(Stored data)
= = =

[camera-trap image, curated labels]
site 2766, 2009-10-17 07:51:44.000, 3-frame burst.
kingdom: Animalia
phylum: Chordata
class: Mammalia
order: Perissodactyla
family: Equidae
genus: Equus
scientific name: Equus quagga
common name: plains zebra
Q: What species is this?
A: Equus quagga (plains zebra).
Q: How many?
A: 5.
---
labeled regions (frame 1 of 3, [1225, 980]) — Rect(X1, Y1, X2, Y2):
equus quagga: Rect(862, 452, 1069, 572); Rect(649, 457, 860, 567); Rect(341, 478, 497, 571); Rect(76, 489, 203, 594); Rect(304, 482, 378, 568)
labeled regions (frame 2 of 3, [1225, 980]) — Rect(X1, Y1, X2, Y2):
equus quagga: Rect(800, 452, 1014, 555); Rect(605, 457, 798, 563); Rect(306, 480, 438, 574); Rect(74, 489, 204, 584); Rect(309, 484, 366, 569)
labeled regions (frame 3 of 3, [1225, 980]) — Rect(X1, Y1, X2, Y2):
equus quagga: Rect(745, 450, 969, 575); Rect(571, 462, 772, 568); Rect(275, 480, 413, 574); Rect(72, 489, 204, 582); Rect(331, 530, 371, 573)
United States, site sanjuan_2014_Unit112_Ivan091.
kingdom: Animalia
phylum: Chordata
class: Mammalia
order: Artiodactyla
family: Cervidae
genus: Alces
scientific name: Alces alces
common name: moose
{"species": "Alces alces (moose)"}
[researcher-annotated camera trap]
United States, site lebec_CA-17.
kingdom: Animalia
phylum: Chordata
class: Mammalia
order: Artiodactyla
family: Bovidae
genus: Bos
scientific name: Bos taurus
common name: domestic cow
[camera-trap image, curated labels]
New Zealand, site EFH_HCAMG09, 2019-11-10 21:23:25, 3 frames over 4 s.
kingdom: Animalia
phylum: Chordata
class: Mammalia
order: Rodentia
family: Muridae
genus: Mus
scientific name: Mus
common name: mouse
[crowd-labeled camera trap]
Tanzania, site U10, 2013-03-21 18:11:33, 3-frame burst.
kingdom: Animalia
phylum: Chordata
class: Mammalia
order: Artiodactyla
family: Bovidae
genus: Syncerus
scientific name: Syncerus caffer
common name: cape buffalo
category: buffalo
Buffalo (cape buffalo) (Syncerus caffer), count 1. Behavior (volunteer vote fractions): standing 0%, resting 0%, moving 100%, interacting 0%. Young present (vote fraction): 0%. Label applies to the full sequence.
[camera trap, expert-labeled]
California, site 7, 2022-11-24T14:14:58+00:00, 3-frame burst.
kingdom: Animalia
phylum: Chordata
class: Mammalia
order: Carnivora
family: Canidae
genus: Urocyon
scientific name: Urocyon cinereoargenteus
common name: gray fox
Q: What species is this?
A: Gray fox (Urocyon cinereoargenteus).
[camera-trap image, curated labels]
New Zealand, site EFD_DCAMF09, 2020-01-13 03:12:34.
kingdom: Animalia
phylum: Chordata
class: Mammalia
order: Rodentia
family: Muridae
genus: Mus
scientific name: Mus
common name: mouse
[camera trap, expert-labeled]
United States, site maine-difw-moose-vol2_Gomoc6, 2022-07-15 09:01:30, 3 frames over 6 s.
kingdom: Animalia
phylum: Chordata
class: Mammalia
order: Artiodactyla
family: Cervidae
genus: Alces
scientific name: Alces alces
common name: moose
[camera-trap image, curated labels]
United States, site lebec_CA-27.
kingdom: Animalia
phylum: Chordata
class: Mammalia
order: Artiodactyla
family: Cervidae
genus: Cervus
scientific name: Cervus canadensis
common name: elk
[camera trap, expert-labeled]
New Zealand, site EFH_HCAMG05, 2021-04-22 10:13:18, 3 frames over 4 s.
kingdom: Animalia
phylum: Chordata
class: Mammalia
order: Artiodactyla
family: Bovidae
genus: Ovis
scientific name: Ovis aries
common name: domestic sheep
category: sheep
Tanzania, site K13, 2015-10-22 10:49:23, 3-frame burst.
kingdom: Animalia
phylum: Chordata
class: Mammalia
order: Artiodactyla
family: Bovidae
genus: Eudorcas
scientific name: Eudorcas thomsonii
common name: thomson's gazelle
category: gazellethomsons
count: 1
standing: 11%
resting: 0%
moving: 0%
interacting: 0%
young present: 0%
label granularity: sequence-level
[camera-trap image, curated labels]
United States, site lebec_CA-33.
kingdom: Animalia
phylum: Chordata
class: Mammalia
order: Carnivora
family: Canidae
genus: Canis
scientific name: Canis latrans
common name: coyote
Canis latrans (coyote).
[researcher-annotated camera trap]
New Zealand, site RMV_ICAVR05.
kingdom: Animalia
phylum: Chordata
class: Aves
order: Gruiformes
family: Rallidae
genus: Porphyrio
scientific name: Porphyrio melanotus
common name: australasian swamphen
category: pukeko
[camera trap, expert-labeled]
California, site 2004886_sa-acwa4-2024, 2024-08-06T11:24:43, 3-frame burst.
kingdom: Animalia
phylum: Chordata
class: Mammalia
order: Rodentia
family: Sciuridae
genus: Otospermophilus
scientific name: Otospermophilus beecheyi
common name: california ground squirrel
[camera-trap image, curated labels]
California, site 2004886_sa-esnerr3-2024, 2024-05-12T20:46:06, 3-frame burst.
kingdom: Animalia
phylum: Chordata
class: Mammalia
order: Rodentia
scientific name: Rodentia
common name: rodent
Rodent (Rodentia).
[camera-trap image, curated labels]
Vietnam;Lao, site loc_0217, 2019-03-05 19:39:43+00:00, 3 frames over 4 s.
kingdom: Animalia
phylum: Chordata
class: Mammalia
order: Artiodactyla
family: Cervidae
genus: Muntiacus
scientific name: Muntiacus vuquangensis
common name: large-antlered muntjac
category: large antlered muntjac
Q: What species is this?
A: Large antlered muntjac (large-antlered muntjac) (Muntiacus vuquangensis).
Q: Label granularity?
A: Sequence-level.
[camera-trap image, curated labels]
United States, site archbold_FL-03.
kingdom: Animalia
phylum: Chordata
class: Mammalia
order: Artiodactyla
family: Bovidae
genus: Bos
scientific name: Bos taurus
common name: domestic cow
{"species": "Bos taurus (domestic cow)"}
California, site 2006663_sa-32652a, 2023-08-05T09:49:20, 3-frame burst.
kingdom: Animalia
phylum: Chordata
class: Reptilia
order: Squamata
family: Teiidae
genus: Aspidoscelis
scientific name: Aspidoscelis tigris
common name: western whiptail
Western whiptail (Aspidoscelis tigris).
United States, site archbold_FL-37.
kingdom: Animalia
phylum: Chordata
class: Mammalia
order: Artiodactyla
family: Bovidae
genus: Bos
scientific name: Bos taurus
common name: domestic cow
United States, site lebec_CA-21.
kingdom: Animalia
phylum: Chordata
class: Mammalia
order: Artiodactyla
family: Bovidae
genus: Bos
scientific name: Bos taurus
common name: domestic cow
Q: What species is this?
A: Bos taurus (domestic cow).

= = =

Every entry should be output again exactly as written.

▶ EXERCISE SOLUTION
[camera-trap image, curated labels]
site 2766, 2009-10-17 07:51:44.000, 3-frame burst.
kingdom: Animalia
phylum: Chordata
class: Mammalia
order: Perissodactyla
family: Equidae
genus: Equus
scientific name: Equus quagga
common name: plains zebra
Q: What species is this?
A: Equus quagga (plains zebra).
Q: How many?
A: 5.
---
labeled regions (frame 1 of 3, [1225, 980]) — Rect(X1, Y1, X2, Y2):
equus quagga: Rect(862, 452, 1069, 572); Rect(649, 457, 860, 567); Rect(341, 478, 497, 571); Rect(76, 489, 203, 594); Rect(304, 482, 378, 568)
labeled regions (frame 2 of 3, [1225, 980]) — Rect(X1, Y1, X2, Y2):
equus quagga: Rect(800, 452, 1014, 555); Rect(605, 457, 798, 563); Rect(306, 480, 438, 574); Rect(74, 489, 204, 584); Rect(309, 484, 366, 569)
labeled regions (frame 3 of 3, [1225, 980]) — Rect(X1, Y1, X2, Y2):
equus quagga: Rect(745, 450, 969, 575); Rect(571, 462, 772, 568); Rect(275, 480, 413, 574); Rect(72, 489, 204, 582); Rect(331, 530, 371, 573)
United States, site sanjuan_2014_Unit112_Ivan091.
kingdom: Animalia
phylum: Chordata
class: Mammalia
order: Artiodactyla
family: Cervidae
genus: Alces
scientific name: Alces alces
common name: moose
{"species": "Alces alces (moose)"}
[researcher-annotated camera trap]
United States, site lebec_CA-17.
kingdom: Animalia
phylum: Chordata
class: Mammalia
order: Artiodactyla
family: Bovidae
genus: Bos
scientific name: Bos taurus
common name: domestic cow
[camera-trap image, curated labels]
New Zealand, site EFH_HCAMG09, 2019-11-10 21:23:25, 3 frames over 4 s.
kingdom: Animalia
phylum: Chordata
class: Mammalia
order: Rodentia
family: Muridae
genus: Mus
scientific name: Mus
common name: mouse
[crowd-labeled camera trap]
Tanzania, site U10, 2013-03-21 18:11:33, 3-frame burst.
kingdom: Animalia
phylum: Chordata
class: Mammalia
order: Artiodactyla
family: Bovidae
genus: Syncerus
scientific name: Syncerus caffer
common name: cape buffalo
category: buffalo
Buffalo (cape buffalo) (Syncerus caffer), count 1. Behavior (volunteer vote fractions): standing 0%, resting 0%, moving 100%, interacting 0%. Young present (vote fraction): 0%. Label applies to the full sequence.
[camera trap, expert-labeled]
California, site 7, 2022-11-24T14:14:58+00:00, 3-frame burst.
kingdom: Animalia
phylum: Chordata
class: Mammalia
order: Carnivora
family: Canidae
genus: Urocyon
scientific name: Urocyon cinereoargenteus
common name: gray fox
Q: What species is this?
A: Gray fox (Urocyon cinereoargenteus).
[camera-trap image, curated labels]
New Zealand, site EFD_DCAMF09, 2020-01-13 03:12:34.
kingdom: Animalia
phylum: Chordata
class: Mammalia
order: Rodentia
family: Muridae
genus: Mus
scientific name: Mus
common name: mouse
[camera trap, expert-labeled]
United States, site maine-difw-moose-vol2_Gomoc6, 2022-07-15 09:01:30, 3 frames over 6 s.
kingdom: Animalia
phylum: Chordata
class: Mammalia
order: Artiodactyla
family: Cervidae
genus: Alces
scientific name: Alces alces
common name: moose
[camera-trap image, curated labels]
United States, site lebec_CA-27.
kingdom: Animalia
phylum: Chordata
class: Mammalia
order: Artiodactyla
family: Cervidae
genus: Cervus
scientific name: Cervus canadensis
common name: elk
[camera trap, expert-labeled]
New Zealand, site EFH_HCAMG05, 2021-04-22 10:13:18, 3 frames over 4 s.
kingdom: Animalia
phylum: Chordata
class: Mammalia
order: Artiodactyla
family: Bovidae
genus: Ovis
scientific name: Ovis aries
common name: domestic sheep
category: sheep
Tanzania, site K13, 2015-10-22 10:49:23, 3-frame burst.
kingdom: Animalia
phylum: Chordata
class: Mammalia
order: Artiodactyla
family: Bovidae
genus: Eudorcas
scientific name: Eudorcas thomsonii
common name: thomson's gazelle
category: gazellethomsons
count: 1
standing: 11%
resting: 0%
moving: 0%
interacting: 0%
young present: 0%
label granularity: sequence-level
[camera-trap image, curated labels]
United States, site lebec_CA-33.
kingdom: Animalia
phylum: Chordata
class: Mammalia
order: Carnivora
family: Canidae
genus: Canis
scientific name: Canis latrans
common name: coyote
Canis latrans (coyote).
[researcher-annotated camera trap]
New Zealand, site RMV_ICAVR05.
kingdom: Animalia
phylum: Chordata
class: Aves
order: Gruiformes
family: Rallidae
genus: Porphyrio
scientific name: Porphyrio melanotus
common name: australasian swamphen
category: pukeko
[camera trap, expert-labeled]
California, site 2004886_sa-acwa4-2024, 2024-08-06T11:24:43, 3-frame burst.
kingdom: Animalia
phylum: Chordata
class: Mammalia
order: Rodentia
family: Sciuridae
genus: Otospermophilus
scientific name: Otospermophilus beecheyi
common name: california ground squirrel
[camera-trap image, curated labels]
California, site 2004886_sa-esnerr3-2024, 2024-05-12T20:46:06, 3-frame burst.
kingdom: Animalia
phylum: Chordata
class: Mammalia
order: Rodentia
scientific name: Rodentia
common name: rodent
Rodent (Rodentia).
[camera-trap image, curated labels]
Vietnam;Lao, site loc_0217, 2019-03-05 19:39:43+00:00, 3 frames over 4 s.
kingdom: Animalia
phylum: Chordata
class: Mammalia
order: Artiodactyla
family: Cervidae
genus: Muntiacus
scientific name: Muntiacus vuquangensis
common name: large-antlered muntjac
category: large antlered muntjac
Q: What species is this?
A: Large antlered muntjac (large-antlered muntjac) (Muntiacus vuquangensis).
Q: Label granularity?
A: Sequence-level.
[camera-trap image, curated labels]
United States, site archbold_FL-03.
kingdom: Animalia
phylum: Chordata
class: Mammalia
order: Artiodactyla
family: Bovidae
genus: Bos
scientific name: Bos taurus
common name: domestic cow
{"species": "Bos taurus (domestic cow)"}
California, site 2006663_sa-32652a, 2023-08-05T09:49:20, 3-frame burst.
kingdom: Animalia
phylum: Chordata
class: Reptilia
order: Squamata
family: Teiidae
genus: Aspidoscelis
scientific name: Aspidoscelis tigris
common name: western whiptail
Western whiptail (Aspidoscelis tigris).
United States, site archbold_FL-37.
kingdom: Animalia
phylum: Chordata
class: Mammalia
order: Artiodactyla
family: Bovidae
genus: Bos
scientific name: Bos taurus
common name: domestic cow
United States, site lebec_CA-21.
kingdom: Animalia
phylum: Chordata
class: Mammalia
order: Artiodactyla
family: Bovidae
genus: Bos
scientific name: Bos taurus
common name: domestic cow
Q: What species is this?
A: Bos taurus (domestic cow).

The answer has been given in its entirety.